Cassava chips absorb moisture rapidly from humid environments and reach an equilibrium moisture content. At 30° C and 70% r.h., chips have a moisture content of about 15%, which is the acceptable upper limit for safe storage (Anon. 1952; Anon. 1965). During the 1995 storage season, the moisture content increased from 8 - 9% at the beginning in February to about 14 -16% at the end in October.
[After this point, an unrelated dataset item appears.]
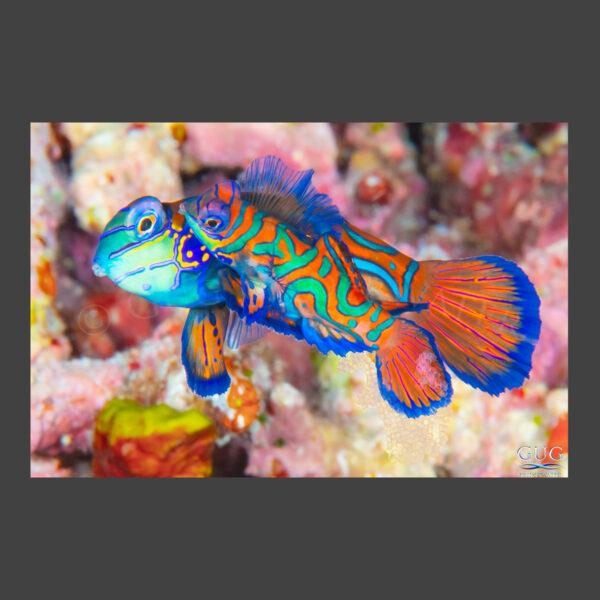 Mandarinfish Love 2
4.2.7 Economic study of cassava chip storage

Weight losses in dried chips have to be viewed with a wider perspective and not just seen as a mere quantitative exercise. For a complete picture of the post-harvest situation and a careful evaluation of the storage systems aspects must be considered such as perceptions of the farmers, socio-economic importance of cassava and profitability of the subsistence crop. The participatory appraisal method and the incorporation of the farmers' views on storage management and estimations of weight losses in chips help to provide this overview of a situation. Loss figures are usually only estimates, but at the same time the perception of the producer is considered while no serious efforts have been made to quantify economic losses involved in chip storage, economic evaluation of the current postharvest situation is important to appraise improvements and to indicate critical thresholds, i.e. for the application of pesticides. Farmers seem to be more receptive to recommendations for chip storage if they gain access to markets and this attach an economic value to the produce (Bell and Mück, 1997).

Perception of weight losses during cassava chip storage

When evaluating the weight losses in the farm survey, it is very important to relate the abstract weight loss figures to the farmers' estimations. Farmers perceived their total losses much higher than the loss figures calculated in 1995 and felt that they lose on the average 9 -15% of their stored produce compared to 2 - 3% estimated by quantitative measurements. The majority of the 21 farmers (95.3%) felt their general losses were between 5 - 20%. Only 4.3% of the farmers thought the weight losses were beyond 20%. In general, most of the farmers classified their losses as medium-severe to severe, especially towards the end of the storage period. The investigation of the relationships between the two variables, perception of losses by farmers and weight losses assessed by the GM, revealed that these two variables do not closely correlate (r = 0.3).

The estimation of losses as given by farmers underlines the importance of cassava chips as a security crop; farm-families depend for their survival on a sufficient amount stored insect-free in the lean season to bridge the gap until the next harvest. Because interviews with farmers were mainly carried out in the lean season and towards the end of the storage season, when farmers might have perceived chip losses much higher than actual and other stored agricultural products might have been insufficent, they may have expected assistance from the project and exacerbated the situation. Therefore, it is important to assist the farmers in their needs, but it is also necessary to consider the situation environment of the farm-household.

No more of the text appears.